Colorado Üniversitesi’nde hukuk profesörü Blake Reid’e göre, hakimlerin görüşleri birçok temel hukuki prensipte açık ve mantıklı olduğundan, merkezi siyasi argüman hakkında yorum yapma ihtiyacı pek yoktu: TikTok’un gerçekten halk için bir tehlike olup olmadığı. Reid, “Bu, muhtemelen politik mücadeleye girmekten kaçınmaya çalışan iki hakim” dedi ve özellikle Montana görüşü, “yüksek profilli, siyasi yüklü bir yasayı çok etkili bir şekilde söküyor” ve dar bir yaklaşım kullanarak “çok fazla yeni toprak kırmadan” bir sonuca ulaşıyor, bu da başarılı bir temyize açık bir alan bırakmıyor.
Goldman’a göre, diğer mahkemeler muhtemelen Montana kararını dikkate alacak. Tam anlamıyla bir emsal olarak kabul edilmese de, Molloy’un argümanının benzer durumları inceleyen diğer hakimler üzerinde ikna edici olacağını söyledi. Goldman, Indiana kararının, tipik olarak eyalet mahkeme kararlarının belirsizliği ve eyalet yasalarının bir yerden diğerine nasıl farklılık gösterdiği gerçeği nedeniyle genel bir etkisi olma olasılığının daha düşük olduğunu ekledi.

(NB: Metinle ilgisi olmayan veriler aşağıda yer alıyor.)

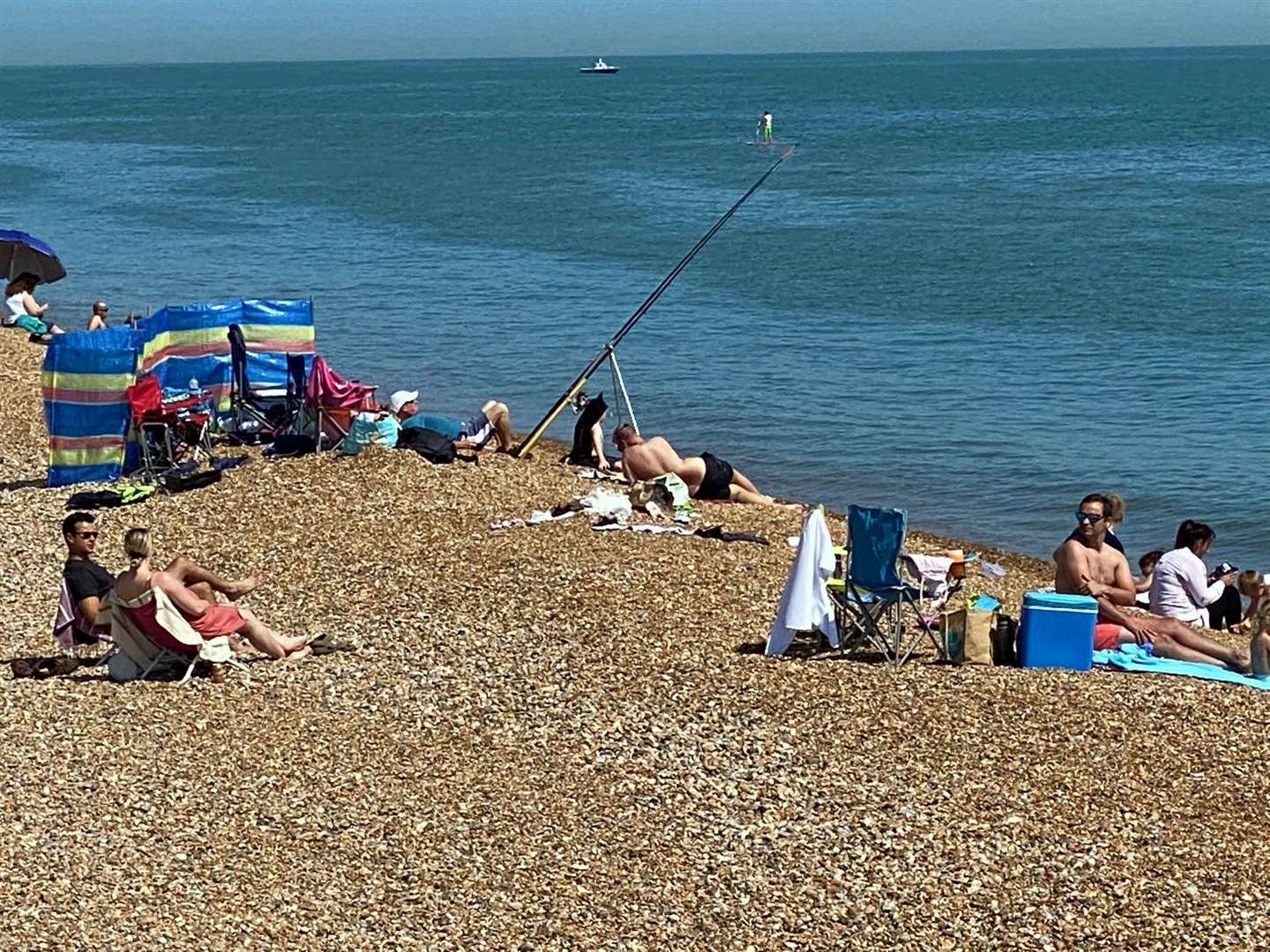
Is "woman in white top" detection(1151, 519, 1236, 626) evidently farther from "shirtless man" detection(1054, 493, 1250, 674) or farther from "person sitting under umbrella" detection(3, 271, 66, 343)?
"person sitting under umbrella" detection(3, 271, 66, 343)

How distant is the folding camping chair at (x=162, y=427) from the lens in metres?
12.7

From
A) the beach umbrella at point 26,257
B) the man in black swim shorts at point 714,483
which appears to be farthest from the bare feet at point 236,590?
the beach umbrella at point 26,257

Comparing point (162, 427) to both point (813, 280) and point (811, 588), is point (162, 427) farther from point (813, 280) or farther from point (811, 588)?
point (813, 280)

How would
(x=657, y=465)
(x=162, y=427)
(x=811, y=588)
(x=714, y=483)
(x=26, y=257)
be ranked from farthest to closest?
1. (x=26, y=257)
2. (x=714, y=483)
3. (x=657, y=465)
4. (x=162, y=427)
5. (x=811, y=588)

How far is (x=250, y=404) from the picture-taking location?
13.7m

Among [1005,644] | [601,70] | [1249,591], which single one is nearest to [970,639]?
[1005,644]

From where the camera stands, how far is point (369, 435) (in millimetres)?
12930

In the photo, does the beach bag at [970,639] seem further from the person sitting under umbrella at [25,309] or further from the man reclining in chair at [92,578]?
the person sitting under umbrella at [25,309]

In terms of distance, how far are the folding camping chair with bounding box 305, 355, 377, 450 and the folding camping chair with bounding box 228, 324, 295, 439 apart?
452 millimetres

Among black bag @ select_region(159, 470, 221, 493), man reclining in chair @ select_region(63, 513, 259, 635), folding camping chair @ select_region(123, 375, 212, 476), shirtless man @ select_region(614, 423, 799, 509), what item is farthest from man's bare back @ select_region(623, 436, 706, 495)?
man reclining in chair @ select_region(63, 513, 259, 635)

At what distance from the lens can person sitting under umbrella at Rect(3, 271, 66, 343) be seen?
20828mm

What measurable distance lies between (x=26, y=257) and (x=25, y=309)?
36.6 inches

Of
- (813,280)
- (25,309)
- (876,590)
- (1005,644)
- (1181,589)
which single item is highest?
(876,590)

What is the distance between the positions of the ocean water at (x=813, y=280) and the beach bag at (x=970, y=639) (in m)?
5.53
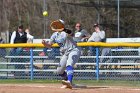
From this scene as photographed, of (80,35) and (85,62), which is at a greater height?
(80,35)

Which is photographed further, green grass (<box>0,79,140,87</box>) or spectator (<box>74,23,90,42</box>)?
spectator (<box>74,23,90,42</box>)

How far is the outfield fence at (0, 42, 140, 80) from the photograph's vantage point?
16562mm

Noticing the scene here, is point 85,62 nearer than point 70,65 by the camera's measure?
No

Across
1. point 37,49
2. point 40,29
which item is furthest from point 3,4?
point 37,49

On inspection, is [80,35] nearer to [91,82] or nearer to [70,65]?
[91,82]

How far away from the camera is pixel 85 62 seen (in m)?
16.9

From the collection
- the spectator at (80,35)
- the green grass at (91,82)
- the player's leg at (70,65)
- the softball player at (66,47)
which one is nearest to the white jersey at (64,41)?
the softball player at (66,47)

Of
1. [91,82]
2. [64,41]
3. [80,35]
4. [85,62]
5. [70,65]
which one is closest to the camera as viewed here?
[70,65]

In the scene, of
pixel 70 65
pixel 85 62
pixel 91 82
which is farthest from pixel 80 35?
pixel 70 65

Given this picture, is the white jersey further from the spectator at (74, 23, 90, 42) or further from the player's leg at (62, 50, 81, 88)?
the spectator at (74, 23, 90, 42)

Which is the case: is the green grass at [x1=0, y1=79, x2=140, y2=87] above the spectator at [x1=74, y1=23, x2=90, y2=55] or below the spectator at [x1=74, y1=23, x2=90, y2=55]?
below

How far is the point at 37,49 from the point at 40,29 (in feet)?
49.4

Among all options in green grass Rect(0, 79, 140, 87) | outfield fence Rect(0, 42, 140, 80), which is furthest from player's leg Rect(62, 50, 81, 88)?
outfield fence Rect(0, 42, 140, 80)

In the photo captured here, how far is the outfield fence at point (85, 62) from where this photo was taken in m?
16.6
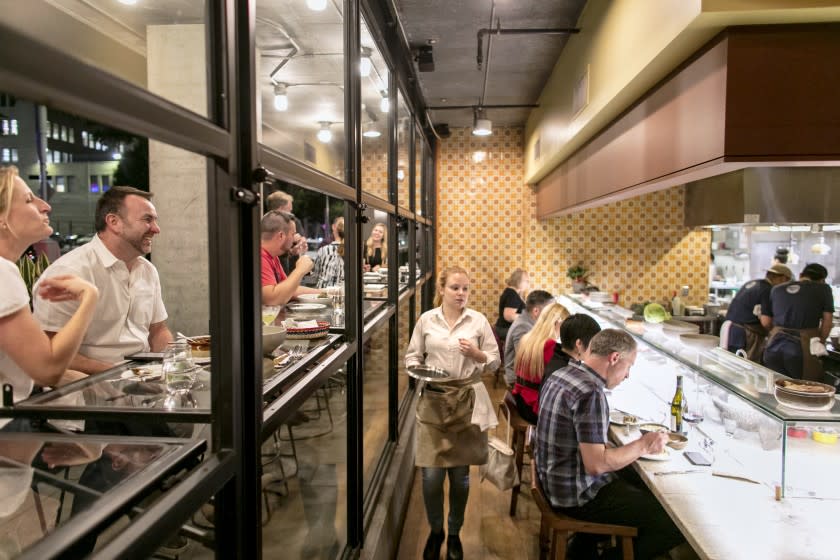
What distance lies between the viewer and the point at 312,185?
1.84 metres

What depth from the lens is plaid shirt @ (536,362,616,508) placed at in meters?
2.67

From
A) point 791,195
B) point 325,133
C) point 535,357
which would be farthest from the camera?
point 535,357

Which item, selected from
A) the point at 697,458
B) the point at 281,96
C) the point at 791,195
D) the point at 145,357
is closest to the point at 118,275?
the point at 145,357

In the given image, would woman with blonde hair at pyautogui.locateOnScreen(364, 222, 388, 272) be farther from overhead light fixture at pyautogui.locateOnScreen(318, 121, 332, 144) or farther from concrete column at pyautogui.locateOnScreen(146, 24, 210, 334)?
concrete column at pyautogui.locateOnScreen(146, 24, 210, 334)

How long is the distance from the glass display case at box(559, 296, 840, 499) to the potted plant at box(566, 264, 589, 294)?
446 cm

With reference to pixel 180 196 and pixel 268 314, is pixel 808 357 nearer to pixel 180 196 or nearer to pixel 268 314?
pixel 268 314

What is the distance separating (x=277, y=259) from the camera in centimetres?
256

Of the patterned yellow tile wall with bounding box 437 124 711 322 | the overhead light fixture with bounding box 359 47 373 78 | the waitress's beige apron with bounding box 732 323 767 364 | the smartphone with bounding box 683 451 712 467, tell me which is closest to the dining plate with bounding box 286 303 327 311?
the overhead light fixture with bounding box 359 47 373 78

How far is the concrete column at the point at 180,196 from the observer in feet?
4.99

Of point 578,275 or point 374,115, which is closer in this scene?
point 374,115

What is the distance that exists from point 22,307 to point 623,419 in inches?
117

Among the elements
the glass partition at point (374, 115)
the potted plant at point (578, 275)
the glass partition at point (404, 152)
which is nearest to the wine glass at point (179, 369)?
the glass partition at point (374, 115)

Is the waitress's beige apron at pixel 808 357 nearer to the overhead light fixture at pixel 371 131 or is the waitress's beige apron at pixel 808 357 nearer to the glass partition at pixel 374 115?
the glass partition at pixel 374 115

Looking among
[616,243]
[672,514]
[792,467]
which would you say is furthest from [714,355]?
[616,243]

Goldman’a göre, TikTok’a özgü yasaklardan ve kısıtlamalardan Anayasa’ya aykırı bir duruma düşmemek için politika yapıcılar, Amerikalıların veri gizlilik haklarını geniş kapsamlı bir şekilde güçlendirmek için çaba sarf etmelidirler. Bu, tüm internet şirketlerine aynı kuralları uygulayarak herhangi bir hükümetin (Çin veya başkasının) bu verilere izinsiz erişimini engellemeyi amaçlayan bir yaklaşım içermelidir. “Sosyal medya uygulamalarının hükümetlerin büyük ilgi duyduğu bilgileri toplama makinesi olduğu gerçeği, gerçekten, eğer uygunsa, veri toplamanın nasıl sınırlanacağı konusunda bir sosyal uzlaşma yapmamız gerektiği anlamına gelir,” dedi. “Ve kesinlikle, hükümetin bu verilere erişimini nasıl sınırlayacağımızı düşünmeliyiz.”